SOIL Review by Naomi Boult

Sharon Singer’s solo show, the aptly named Soil, seems to be a departure from the general tenor of a gallery’s earlier exhibitions, as well as from her own well-developed style. Singer’s works, which have in the past been densely populated by her own personal lexicon of mythical archetypes, are now almost entirely uninhabited. Instead, they seem to envision the raw emptiness of a post-apocalyptic wasteland. In these latest works Singer uses bold expressive brushstrokes to pay homage to the beauty of nature, but there is also a darkness which lurks just below the surface. These landscapes are not a backdrop to humanity, but rather a subject rife with their own ominous narrative and atmosphere. The early 20th century neo-romantics depicted similarly evocative landscapes and were significantly affected by the zeitgeist of war time Europe. Singer appears to have explored this concept in a contemporary setting, utilizing the modern fear of the ever present precipice of disaster to instill her landscapes with a foreboding resonance.

In two of her Postcard series Singer uses a predominantly ochre and charcoal palette, creating landscapes that seem to perpetually exist in the moments just before nightfall. The two other works from the same series depict a different vista. One is awash with muted cold light, the other in burning shades of red and orange. As different as these paintings are, they are all united by a common element. There is a desolate beauty to these works which reminds us that, in the absence of humanity, the topography of the land remains constant.

The brooches on display are to my mind, an intriguing combination of the Dutch tradition of Vanitas and Victorian mourning jewelry. Singer has worked in wearable art in the past, and these pieces demonstrate that art need not always be relegated to a gallery environment. Where Vanitas, with their skulls and rotting fruit, served as a reminder of mortality, and mourning jewelry has traditionally served as a reminder of a particular lost loved one, these ornate brooches adorned with painted skulls, seem to provide a subtle commentary on the universal transience of life.
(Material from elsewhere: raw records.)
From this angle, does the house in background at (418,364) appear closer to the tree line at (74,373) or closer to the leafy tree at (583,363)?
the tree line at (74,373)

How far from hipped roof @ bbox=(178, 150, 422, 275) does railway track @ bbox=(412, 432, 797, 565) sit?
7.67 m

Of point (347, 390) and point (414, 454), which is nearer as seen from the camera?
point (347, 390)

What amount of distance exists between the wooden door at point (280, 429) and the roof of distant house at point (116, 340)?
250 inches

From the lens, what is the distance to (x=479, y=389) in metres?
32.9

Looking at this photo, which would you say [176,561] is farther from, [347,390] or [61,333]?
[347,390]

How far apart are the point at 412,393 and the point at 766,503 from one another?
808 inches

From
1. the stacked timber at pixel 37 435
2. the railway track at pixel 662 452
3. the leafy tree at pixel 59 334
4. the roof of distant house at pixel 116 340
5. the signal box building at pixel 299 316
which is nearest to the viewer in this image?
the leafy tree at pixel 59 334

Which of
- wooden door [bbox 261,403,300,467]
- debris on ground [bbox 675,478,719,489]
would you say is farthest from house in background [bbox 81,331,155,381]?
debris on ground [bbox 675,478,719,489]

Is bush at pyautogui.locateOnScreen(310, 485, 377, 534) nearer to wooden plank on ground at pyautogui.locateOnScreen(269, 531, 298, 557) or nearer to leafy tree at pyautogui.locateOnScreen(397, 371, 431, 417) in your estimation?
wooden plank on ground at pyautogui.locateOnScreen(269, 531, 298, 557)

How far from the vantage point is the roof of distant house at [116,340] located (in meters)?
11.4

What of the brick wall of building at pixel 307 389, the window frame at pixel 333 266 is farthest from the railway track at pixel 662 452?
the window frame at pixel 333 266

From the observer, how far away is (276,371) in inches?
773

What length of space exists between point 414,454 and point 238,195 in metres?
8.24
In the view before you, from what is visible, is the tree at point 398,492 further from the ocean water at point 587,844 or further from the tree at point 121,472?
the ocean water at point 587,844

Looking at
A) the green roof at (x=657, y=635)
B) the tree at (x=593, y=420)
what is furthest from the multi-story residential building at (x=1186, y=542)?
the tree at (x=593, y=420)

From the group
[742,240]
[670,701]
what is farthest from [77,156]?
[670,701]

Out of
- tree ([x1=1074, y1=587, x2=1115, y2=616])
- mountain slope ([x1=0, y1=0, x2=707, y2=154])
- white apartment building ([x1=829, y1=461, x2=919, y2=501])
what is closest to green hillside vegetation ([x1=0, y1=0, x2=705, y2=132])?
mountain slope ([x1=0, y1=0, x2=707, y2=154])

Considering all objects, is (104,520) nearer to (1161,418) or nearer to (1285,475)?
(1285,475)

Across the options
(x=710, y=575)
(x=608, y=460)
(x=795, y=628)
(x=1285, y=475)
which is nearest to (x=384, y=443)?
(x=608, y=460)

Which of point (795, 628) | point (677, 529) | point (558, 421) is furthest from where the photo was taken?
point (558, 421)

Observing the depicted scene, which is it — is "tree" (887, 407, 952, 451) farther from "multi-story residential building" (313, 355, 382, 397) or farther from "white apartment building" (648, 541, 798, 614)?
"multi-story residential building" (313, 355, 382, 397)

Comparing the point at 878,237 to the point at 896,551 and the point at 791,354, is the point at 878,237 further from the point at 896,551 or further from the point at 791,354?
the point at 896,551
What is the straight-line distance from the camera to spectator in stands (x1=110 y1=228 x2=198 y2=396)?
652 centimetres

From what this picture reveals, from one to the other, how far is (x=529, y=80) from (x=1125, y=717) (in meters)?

The insidious presence of death is further explored in Dead Sea Mermaid, one of the two works in this show which is occupied by human or humanlike figures. The serpentine skeletal form of the mermaid is draped in colourful Mardi Gras beads, dutifully earned given the figure’s ghostly outline of breasts. By contrast the work Prey which hangs on the adjacent wall, features the Virgin Mary running a rosary of skulls through her hands, her blue robes blending into the surrounding imagery. This work is further populated by a combination of old and new, reality and make-believe. In this world a rather startled looking anthropomorphised hot air balloon, a lonely moa and a modern day boat, all become part of the same mythology. These elements collectively offer the viewer an impression of playfulness that is engaging but which also generates a sense of unease. This combination of gravity and celebration resonates throughout Soil, and provides an interesting premise for willing viewers to follow through the exhibition.